The Senate Chairman on Judiciary, Senator Varney Sherman of Grand Cape Mount County had since sought an endorsement from the senate’s floor that a senator can serve as witness and waive his or her right as juror. Juror in the case of the impeachment proceedings are senators who will participate in the hearings of the impeachment against Justice Ja’neh.
The amendment says if senator is requested by plenary to serve as witness, said senator still has the statutory power to serve as juror but if a senator volunteers himself or herself to testify, that senator relinquishes his or her right to serve as juror.
But River Gee County Senator Conmany Wesseh and Margibi County Senator Oscar Cooper respectively argued that the approach by some senators is unconstitutional and the senate should be given ample time to debate the proceedings. However, Senate President Pro-Tempore Albert Chie resisted the two from debating.
Due to what appears to be ‘the unconventional legislative’ approach of Pro-Tempore Chie, Senator Cooper stormed out of session, while Senator Wesseh was restricted by presiding officer Chie from speaking on the matter.

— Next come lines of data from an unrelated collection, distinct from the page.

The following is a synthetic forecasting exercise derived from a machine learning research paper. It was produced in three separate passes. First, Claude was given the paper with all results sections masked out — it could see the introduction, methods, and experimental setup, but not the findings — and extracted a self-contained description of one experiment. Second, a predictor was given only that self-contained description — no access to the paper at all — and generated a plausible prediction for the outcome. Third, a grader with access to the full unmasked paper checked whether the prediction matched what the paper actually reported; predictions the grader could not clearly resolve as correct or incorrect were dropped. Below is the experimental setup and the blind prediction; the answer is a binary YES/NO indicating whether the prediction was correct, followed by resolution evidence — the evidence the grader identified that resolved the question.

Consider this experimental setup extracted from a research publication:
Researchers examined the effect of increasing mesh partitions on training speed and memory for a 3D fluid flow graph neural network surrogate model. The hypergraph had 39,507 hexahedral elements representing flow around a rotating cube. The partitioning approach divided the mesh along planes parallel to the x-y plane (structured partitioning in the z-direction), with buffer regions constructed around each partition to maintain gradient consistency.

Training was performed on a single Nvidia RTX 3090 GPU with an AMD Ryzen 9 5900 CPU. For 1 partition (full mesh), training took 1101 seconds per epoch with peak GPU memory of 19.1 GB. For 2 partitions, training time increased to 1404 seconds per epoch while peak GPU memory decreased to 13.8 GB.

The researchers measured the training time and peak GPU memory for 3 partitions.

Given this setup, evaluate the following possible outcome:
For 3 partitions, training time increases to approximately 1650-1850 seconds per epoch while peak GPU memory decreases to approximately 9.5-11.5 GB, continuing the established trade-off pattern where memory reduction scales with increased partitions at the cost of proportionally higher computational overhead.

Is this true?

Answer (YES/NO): NO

However, Bong County Senator Henry Yallah made a motion that date for the appearance of embattled Associate Justice Ja’neh should be decided today, Monday, and the impeachment shall commenced immediately. The motion was overwhelmingly voted for with Senator Wesseh abstaining from the exercise.
On July 17, a petition seeking the immediate impeachment of Justice Kabineh M. Ja’Neh, was submitted to the House Plenary by Montserrado County Representatives Thomas Fallah of District #5 and Acarous M. Gray of District #8, respectively.
They, among others, charge that Justice Ja’neh “committed a serious official misconduct by engaging in a wanton and unsavory exercise of his judicial discretion, far exceeding the bounds of elementary judicial interpretation of issues simply to satisfy his personal ego.”
They also want him impeached for “Proved misconduct, gross breach of duty, inability to perform the functions of his office by allowing justice to be served where it belongs no matter the status of the party affected.” But the embattled Associate Justice challenges his impeachment process as unconstitutional.